_Tindakan Diperlukan 1_
Sunting bagian kutipan teks tentang beberapa aliran yang dibuka dengan kata-kata berisi "Aoh K. Hadimadja" dan ditutup dengan "nya Hartoyo Andangjaya.". Tuliskan kembali bagian itu dengan mengganti "perasaan" menjadi "emosi".
_Tindakan Diperlukan 2_
Teruskan kutipan teks tentang beberapa aliran mulai dari titik terakhir teks itu berhenti.

_Kutipan Teks_

Minggu, 09 Desember 2012

Beberapa Aliran pada Penyutradaraan

Beberapa Aliran pada Penyutradaraan

PSIKOLOGISME
Aliran yang mengutamakan pembahasan masalah kejiwaan dalam kaitannya dengan berbagai peristiwa dalam cerita. Dalam novel, suasana jiwa dan konflik batin para pelaku disoroti dengan tajam, detail dan mendalam. ” Belenggu” Armijn Pane, ” Atheis ” Achdiat Kartamiharja, ” Royan Revolusi ” dan ” Kemelut hidup ” Ramadhan K.H., ” Damai dalam Badai ” dan ” Cintaku Selalu Padamu ” Motenggo Boesye, ” Bila Malam Bertambah Malam ” Putu Wijaya, novel-novel N.H. Dini, Titie Said, La Rose, Ike Supomo, Marga T., Ashadi Siregar, Ahmad Tohari, bisa disebut sebagai novel psikologi.
ALIRAN ROMANTIK
Sastra romantik ditandai dengan ciri-ciri : keinginan untuk kembali ke tengah alam, kembali kepada sifat-sifat yang asli, alam yang belum tersentuh dan terjamah tangan-tangan manusia. Istilah ini juga mencakup ciri-ciri adanya : keterpencilan, kesedihan, kemurungan, dan kegelisahan yang hebat. Kecuali itu romantik juga cenderung untuk kembali kepada zaman yang sudah menjadi sejarah, masa lampau yang terkadang melahirkan manusia-manusia besar. Pengungkapan yang romantis sering dikaitkan dengan percintaan yang asyik dunia muda-mudi yang masih hijau dan belum banyak pengalaman. Tokoh-tokoh dalam fiksi romantik sering digambarkan dengan sangat dikuasai oleh perasaannya dalam merumuskan segala persoalan. Dikisahkan juga tokoh-tokoh yang tak tahan menghadapi hidup yang keras dan kejam. Mereka itu kemudian ada yang lari kegunung atau tempat terpencil lainnya yang dirasakannya jauh dari kekerasan hidup.

Aoh K. Hadimadja menyatakan bahwa salah satu ciri alam romantik tokoh-tokohnya suka membunuh diri, karena terlalu kuat dihinggapi perasaan.
Romantisme, aliran yang mementingkan curahan perasaan yang indah dan menggetarkan yang diungkapkan dalam estetika diksi dan gaya bahasa yang mendayu-dayu membuai sukma. Contoh : puisi-puisi Amir Hamzah ” Buah Rindu”, ” Karena Kasihmu “, ” Memuji Dikau “, ” Mengawan “, ” Do’a “, karya-karya Hamka ” Tenggelamnya Kapal Van der Wijk “, ” Di Bawah Lindungan Ka’bah “, ” Di dalam Lembah Kehidupan “, roman ” Upacara ” dan kumpulan sanjak ” Nyanyian Ibadah ” nya Korrie Layun Rampan, kumpulan sanjak ” Romance Perjalanan ” Kirjomulyo, ” Buku Puisi ” nya Hartoyo Andangjaya.
EKSISTENSIALISME
Liaw Yock Fang dalam bukunya “Ikhtisar Kritik Sastra” menyatakan bahwa “Eksistensialisme adalah aliran filsafat yang kemudian menjadi landasan suatu aliran sastra.”

_Bagian Data_
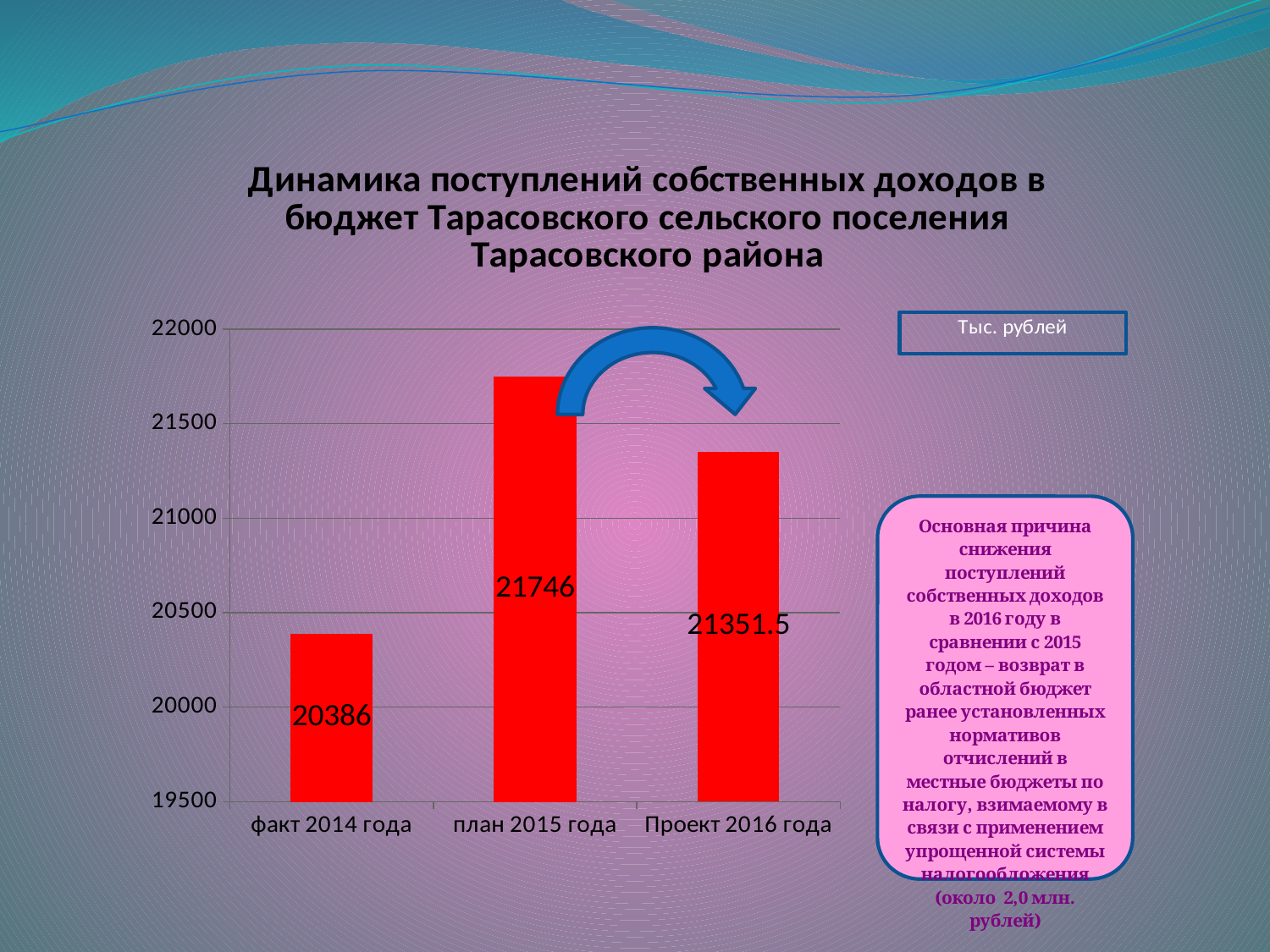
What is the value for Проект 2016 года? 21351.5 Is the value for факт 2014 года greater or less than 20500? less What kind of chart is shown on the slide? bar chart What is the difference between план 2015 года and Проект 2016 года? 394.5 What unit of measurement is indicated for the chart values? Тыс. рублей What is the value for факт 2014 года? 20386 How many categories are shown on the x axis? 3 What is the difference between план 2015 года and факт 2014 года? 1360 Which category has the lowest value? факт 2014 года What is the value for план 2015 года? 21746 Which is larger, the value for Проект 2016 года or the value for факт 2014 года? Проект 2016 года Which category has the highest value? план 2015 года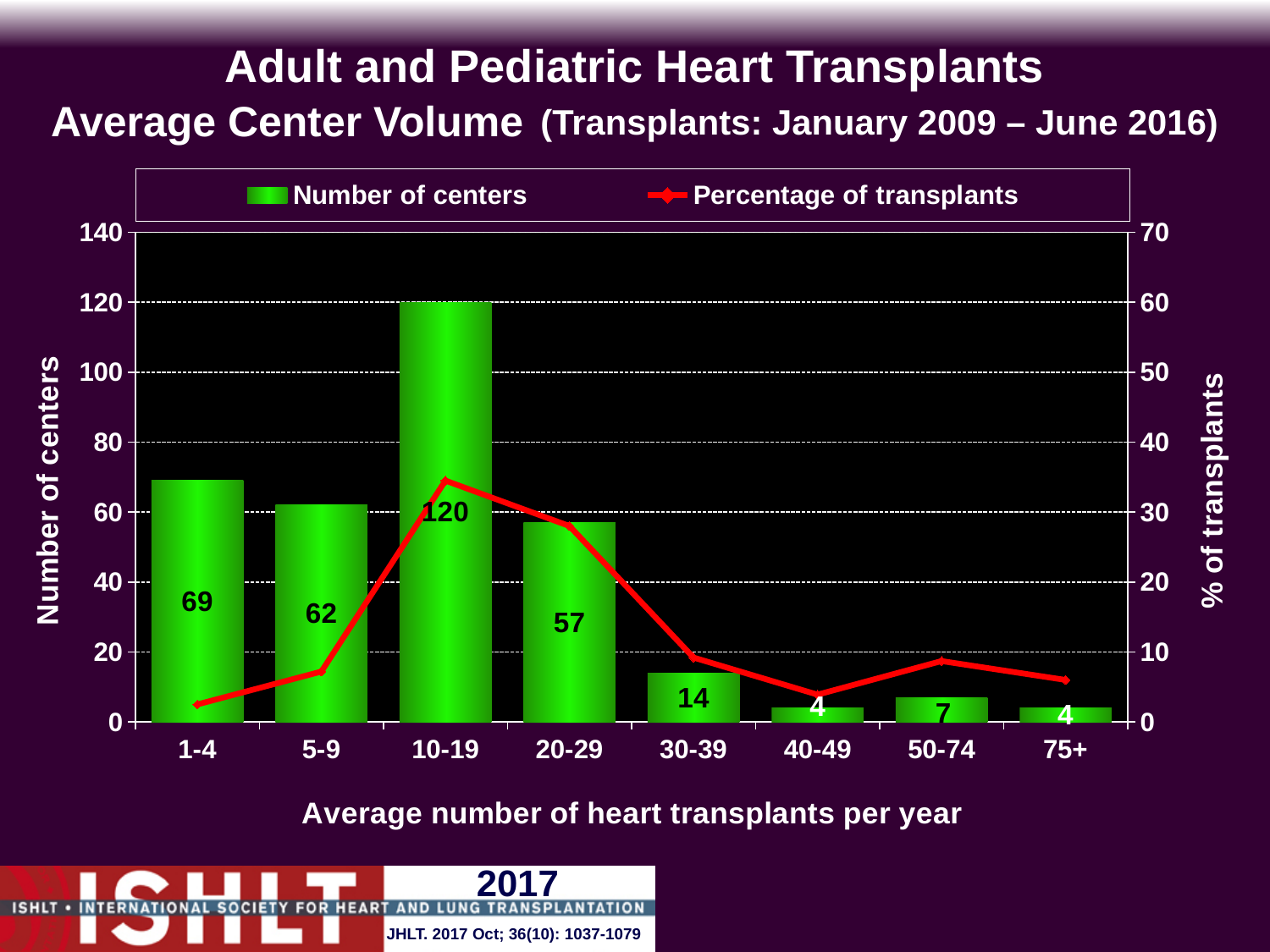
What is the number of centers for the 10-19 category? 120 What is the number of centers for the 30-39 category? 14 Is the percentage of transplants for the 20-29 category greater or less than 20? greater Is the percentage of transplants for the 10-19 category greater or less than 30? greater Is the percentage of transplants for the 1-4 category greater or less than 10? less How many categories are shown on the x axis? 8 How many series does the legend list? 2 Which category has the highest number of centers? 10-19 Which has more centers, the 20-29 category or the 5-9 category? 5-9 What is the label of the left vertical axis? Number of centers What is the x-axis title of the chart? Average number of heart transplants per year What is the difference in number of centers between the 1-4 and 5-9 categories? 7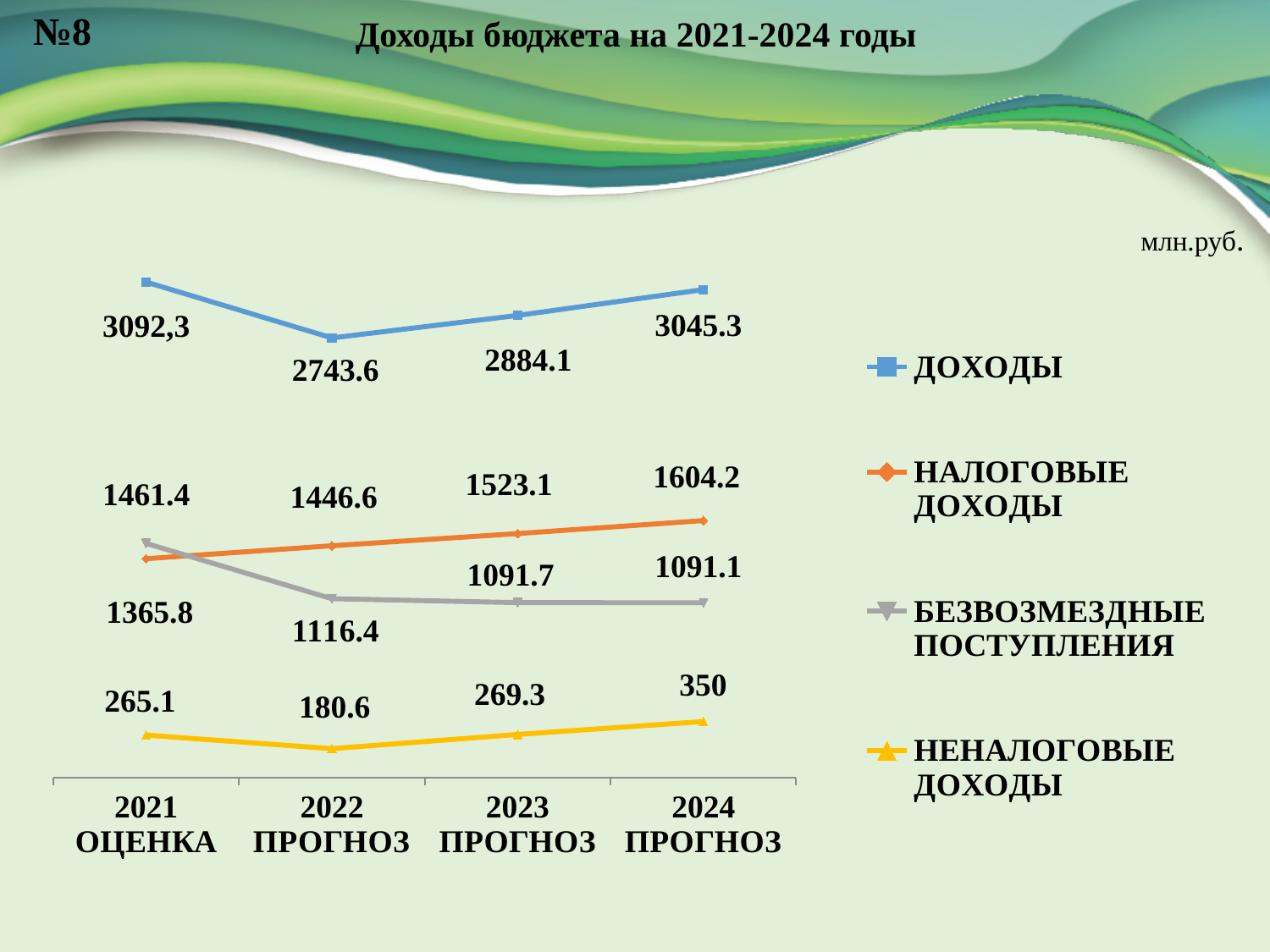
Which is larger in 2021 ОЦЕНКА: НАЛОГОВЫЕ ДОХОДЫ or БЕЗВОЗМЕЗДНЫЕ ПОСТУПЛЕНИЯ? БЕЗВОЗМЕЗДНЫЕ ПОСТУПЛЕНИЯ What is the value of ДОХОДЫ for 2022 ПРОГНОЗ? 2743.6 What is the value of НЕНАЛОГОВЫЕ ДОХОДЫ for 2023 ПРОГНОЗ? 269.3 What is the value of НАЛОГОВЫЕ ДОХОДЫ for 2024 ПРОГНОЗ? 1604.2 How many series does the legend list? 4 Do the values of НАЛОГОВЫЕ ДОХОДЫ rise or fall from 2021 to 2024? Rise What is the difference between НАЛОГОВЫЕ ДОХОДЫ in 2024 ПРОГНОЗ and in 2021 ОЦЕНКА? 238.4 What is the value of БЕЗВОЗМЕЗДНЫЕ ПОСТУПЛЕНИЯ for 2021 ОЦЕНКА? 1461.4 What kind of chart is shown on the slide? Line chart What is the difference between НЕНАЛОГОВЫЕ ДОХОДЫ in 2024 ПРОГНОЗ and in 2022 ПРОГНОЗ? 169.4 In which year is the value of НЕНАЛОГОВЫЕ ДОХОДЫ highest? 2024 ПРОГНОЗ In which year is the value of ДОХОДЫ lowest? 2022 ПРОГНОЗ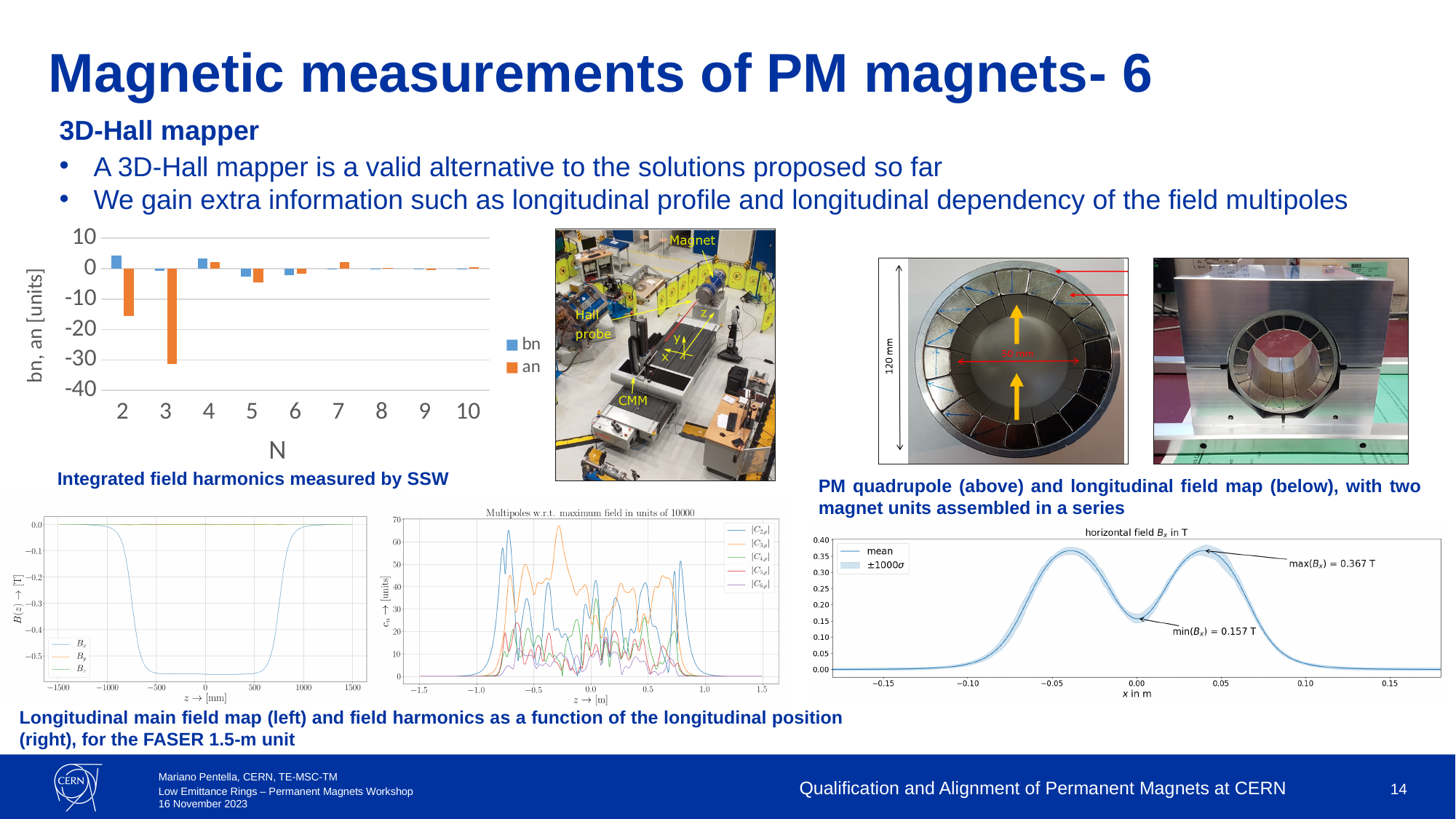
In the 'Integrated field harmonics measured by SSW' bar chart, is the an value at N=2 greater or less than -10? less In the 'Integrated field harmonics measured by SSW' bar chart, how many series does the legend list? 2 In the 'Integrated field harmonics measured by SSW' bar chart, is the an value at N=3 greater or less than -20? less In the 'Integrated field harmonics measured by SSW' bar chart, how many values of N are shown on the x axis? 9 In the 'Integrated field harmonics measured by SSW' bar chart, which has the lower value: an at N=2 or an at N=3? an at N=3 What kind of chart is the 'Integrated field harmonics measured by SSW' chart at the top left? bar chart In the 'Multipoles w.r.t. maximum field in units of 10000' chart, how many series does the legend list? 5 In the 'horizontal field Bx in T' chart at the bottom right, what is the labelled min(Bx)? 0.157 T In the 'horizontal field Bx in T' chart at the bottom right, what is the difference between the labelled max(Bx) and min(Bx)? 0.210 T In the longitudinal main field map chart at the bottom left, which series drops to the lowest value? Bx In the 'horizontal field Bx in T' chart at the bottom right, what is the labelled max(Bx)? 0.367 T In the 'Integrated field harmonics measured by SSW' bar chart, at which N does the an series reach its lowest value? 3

_Jawaban Tugas 1_
Aoh K. Hadimadja menyatakan bahwa salah satu ciri alam romantik tokoh-tokohnya suka membunuh diri, karena terlalu kuat dihinggapi emosi.
Romantisme, aliran yang mementingkan curahan emosi yang indah dan menggetarkan yang diungkapkan dalam estetika diksi dan gaya bahasa yang mendayu-dayu membuai sukma. Contoh : puisi-puisi Amir Hamzah ” Buah Rindu”, ” Karena Kasihmu “, ” Memuji Dikau “, ” Mengawan “, ” Do’a “, karya-karya Hamka ” Tenggelamnya Kapal Van der Wijk “, ” Di Bawah Lindungan Ka’bah “, ” Di dalam Lembah Kehidupan “, roman ” Upacara ” dan kumpulan sanjak ” Nyanyian Ibadah ” nya Korrie Layun Rampan, kumpulan sanjak ” Romance Perjalanan ” Kirjomulyo, ” Buku Puisi ” nya Hartoyo Andangjaya.

_Jawaban Tugas 2_
Ajaran yang pokok dari eksistensialisme ialah bahwa manusia adalah apa yang diciptakannya sendiri. Manusia tidak ditakdirkan oleh Tuhan. Jika ia menolak memilih atau membiarkan dirinya dipengaruhi oleh kekuatan luar, itu adalah kesalahannya sendiri. Karena itu, karya sastra eksistensialisme sangat mementingkan perbuatan -termasuk perbuatan kemauan- sebagai unsur-unsur yang menentukan. Unsur-unsur dasar dari manusia seperti irrasionalitas, ketidak sadaran dan kebawahsadaran juga dipentingkan. Kehidupan dipandang sebagai sesuatu yang dinamis, yang terus mengalir sedangkan kehidupan manusia adalah rentetan saat-saat yang berurutan”.
Fuad Hasan dalam bukunya “Berkenalan dengan Eksistensialisme” mencoba memprkenalkan suatu alam pikiran yang dewasa ini dikenal dengan nama eksistensialisme, dengan membutiri pendapat filsuf eksistensialis melalui hasil-hasil karya sastranya. Beberapa pikiran tokoh eksistensialisme itu dikutipkan berikut ini :
Manusia adalah pengambil keputusan dalam eksistensinya. Apapun keputusan yang diambilnya tak pernah ia mantap sempurna (Kiergaard).
Manusia akan terus menerus dihadapkan pada pilihan-pilihan (Kiergaard).
Dalam hidup ini yang kuatlah yang akan menang, maka kebajikan utama dalam kehidupan adalah kekuatan, apa yang baik, harus kuat ; sebaliknya segala yang lemah adalah buruk dan salah (Niezseche).
Dalam pergaulan antara manusia maka yang harus ditumbuhkan dalam manusia-manusia agung yaitu manusia yang oleh kekuatan tak bisa mengatasi kumpulan manusia-manusia dalam massa (Nietzseche).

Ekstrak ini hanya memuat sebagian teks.